::: Text segment

Call for testing: OpenSSH 8.0 - lelf
https://lists.mindrot.org/pipermail/openssh-unix-dev/2019-March/037672.html
======
segfaultbuserr
It includes an interesting comment on the scp vulnerability.

> This release contains mitigation for a weakness in the scp(1) tool and
> protocol (CVE-2019-6111) [...] _The scp protocol is outdated, inflexible and
> not readily fixed. We recommend the use of more modern protocols like sftp
> and rsync for file transfer instead._

I think it's the time to "alias scp=sftp". If the developers officially
believe that scp should be retired, let's do the switch. Both are parts of
OpenSSH and the commandline argument is almost identical.

::::::
::: Extracted data

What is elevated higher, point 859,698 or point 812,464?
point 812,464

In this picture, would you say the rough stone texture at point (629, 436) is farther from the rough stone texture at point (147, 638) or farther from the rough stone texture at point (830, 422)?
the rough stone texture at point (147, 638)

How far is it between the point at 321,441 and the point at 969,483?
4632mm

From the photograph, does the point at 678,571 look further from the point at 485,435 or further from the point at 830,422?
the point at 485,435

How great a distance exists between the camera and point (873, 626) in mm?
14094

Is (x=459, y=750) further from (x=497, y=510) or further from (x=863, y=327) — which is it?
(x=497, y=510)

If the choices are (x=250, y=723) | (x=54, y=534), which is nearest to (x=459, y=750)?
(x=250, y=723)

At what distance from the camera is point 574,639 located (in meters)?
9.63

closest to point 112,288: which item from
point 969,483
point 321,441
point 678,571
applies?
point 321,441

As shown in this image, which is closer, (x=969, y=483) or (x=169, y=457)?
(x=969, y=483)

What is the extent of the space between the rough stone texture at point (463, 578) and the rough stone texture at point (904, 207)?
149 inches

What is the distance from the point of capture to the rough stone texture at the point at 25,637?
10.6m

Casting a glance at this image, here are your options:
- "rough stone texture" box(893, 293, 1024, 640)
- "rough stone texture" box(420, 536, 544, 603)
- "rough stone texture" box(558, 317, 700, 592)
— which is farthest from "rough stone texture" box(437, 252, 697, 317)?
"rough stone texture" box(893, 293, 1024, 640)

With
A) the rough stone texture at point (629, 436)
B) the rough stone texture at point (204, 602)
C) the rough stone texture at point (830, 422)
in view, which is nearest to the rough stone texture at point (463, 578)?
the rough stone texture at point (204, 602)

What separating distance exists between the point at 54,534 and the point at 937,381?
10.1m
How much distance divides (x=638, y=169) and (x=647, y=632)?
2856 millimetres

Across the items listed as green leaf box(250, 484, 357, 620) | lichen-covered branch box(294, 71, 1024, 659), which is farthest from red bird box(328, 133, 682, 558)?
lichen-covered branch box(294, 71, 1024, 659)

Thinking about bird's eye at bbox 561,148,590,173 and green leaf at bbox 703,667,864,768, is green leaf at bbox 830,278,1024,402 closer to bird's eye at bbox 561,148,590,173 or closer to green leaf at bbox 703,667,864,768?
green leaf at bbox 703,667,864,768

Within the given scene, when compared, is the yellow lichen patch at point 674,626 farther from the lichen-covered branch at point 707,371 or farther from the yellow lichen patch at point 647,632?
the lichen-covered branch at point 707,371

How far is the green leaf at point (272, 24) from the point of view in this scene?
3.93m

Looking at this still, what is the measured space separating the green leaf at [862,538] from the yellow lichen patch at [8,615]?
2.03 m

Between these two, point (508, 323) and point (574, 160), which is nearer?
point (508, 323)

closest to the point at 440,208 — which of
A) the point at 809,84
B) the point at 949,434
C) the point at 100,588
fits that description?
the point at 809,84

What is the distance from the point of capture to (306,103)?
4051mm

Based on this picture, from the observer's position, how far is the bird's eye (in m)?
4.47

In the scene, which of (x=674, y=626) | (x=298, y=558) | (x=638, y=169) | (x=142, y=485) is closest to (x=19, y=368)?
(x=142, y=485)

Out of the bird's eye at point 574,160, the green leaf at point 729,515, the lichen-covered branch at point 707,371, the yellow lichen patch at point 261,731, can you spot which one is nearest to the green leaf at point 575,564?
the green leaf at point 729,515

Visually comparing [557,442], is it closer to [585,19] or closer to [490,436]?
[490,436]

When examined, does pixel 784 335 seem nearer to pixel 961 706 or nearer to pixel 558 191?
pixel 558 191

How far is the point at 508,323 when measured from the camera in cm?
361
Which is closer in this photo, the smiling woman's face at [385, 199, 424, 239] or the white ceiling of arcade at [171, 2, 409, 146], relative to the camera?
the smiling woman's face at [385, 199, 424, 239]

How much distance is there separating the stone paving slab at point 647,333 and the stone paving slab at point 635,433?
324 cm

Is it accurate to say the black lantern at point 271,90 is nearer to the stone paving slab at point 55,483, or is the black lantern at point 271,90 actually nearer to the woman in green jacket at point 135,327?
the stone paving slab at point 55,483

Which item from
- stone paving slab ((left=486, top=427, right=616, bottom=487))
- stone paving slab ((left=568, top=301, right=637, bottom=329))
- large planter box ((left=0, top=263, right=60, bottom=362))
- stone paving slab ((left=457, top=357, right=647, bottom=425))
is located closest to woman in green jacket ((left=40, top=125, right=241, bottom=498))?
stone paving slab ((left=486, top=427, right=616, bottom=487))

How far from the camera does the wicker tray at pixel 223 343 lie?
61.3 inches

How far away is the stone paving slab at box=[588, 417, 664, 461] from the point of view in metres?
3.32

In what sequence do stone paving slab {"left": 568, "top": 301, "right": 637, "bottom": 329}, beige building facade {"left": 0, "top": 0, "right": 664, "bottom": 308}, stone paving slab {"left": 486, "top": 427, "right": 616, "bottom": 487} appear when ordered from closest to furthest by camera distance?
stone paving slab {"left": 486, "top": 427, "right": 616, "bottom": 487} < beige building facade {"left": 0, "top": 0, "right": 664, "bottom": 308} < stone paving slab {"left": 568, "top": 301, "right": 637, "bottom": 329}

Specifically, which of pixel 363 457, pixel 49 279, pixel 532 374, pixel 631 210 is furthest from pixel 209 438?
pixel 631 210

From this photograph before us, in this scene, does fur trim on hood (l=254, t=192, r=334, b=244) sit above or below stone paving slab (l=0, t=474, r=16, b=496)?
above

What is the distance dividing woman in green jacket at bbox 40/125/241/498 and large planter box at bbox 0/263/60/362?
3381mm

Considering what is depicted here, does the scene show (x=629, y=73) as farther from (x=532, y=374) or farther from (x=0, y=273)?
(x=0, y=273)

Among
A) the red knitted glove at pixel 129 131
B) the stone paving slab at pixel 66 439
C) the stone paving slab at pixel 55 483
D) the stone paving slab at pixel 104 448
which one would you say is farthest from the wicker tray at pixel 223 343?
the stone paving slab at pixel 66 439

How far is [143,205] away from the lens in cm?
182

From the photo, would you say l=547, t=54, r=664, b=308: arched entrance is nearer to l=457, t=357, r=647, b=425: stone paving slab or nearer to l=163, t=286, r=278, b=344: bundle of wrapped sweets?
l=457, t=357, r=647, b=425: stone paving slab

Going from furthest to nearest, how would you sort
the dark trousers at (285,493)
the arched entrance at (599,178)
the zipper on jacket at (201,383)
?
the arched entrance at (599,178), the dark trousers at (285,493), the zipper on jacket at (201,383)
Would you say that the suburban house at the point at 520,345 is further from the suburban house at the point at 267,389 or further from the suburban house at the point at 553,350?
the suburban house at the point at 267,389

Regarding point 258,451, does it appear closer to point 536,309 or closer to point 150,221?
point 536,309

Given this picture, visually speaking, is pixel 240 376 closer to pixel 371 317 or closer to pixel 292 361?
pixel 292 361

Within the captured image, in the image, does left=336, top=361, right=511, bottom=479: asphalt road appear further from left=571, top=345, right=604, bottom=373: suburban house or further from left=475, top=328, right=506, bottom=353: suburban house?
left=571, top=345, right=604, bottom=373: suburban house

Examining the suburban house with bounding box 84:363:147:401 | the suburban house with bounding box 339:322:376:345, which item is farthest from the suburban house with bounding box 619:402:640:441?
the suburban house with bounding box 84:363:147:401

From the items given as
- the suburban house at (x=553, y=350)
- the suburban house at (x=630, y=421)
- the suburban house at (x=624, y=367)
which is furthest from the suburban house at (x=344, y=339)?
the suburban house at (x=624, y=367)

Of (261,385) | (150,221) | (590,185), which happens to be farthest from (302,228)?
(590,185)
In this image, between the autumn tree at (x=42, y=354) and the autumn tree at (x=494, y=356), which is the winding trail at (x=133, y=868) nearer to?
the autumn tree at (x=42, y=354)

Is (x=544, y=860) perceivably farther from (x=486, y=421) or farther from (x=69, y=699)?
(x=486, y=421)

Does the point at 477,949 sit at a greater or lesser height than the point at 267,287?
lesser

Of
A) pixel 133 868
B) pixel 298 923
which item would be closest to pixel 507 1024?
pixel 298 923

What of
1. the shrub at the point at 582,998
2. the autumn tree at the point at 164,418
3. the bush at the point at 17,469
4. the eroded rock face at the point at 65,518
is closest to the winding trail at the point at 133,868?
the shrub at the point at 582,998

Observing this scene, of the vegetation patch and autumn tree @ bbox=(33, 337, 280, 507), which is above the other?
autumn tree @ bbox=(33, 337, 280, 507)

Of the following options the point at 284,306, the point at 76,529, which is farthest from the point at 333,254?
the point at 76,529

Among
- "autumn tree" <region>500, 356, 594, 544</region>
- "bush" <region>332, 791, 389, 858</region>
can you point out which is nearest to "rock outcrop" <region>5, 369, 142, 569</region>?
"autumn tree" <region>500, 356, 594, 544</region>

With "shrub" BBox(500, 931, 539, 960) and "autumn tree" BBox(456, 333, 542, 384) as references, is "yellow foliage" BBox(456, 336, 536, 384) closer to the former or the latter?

::::::

_Set tasks_
1) Return each line of the records that contains the word "facade".
2) Extend the OpenSSH 8.0 forum thread by continuing it from its last sentence.

_Outputs_
1)
In what sequence do stone paving slab {"left": 568, "top": 301, "right": 637, "bottom": 329}, beige building facade {"left": 0, "top": 0, "right": 664, "bottom": 308}, stone paving slab {"left": 486, "top": 427, "right": 616, "bottom": 487} appear when ordered from closest to furthest by camera distance?
stone paving slab {"left": 486, "top": 427, "right": 616, "bottom": 487} < beige building facade {"left": 0, "top": 0, "right": 664, "bottom": 308} < stone paving slab {"left": 568, "top": 301, "right": 637, "bottom": 329}

2)
Also, it has

> _ssh(1), sshd(8): Add experimental quantum-computing resistant key exchange
> method, based on a combination of Streamlined NTRU Prime 4591^761 and
> X25519._

This is big. Together with XMSS signature, it means we already have a complete
suite of post-quantum cryptography (experimentally) deployed in OpenSSH! It
may be the first mass deployment of post-quantum cryptography in a major
protocol.

One month ago, I commented that the introduction of XMSS post-quantum
signature as "useless"
([https://news.ycombinator.com/item?id=19160739](https://news.ycombinator.com/item?id=19160739)),
as the decryption of key exchange is much more vulnerable than spoofing the
signature. But now NTRU+X25519 is deployed, great progress here!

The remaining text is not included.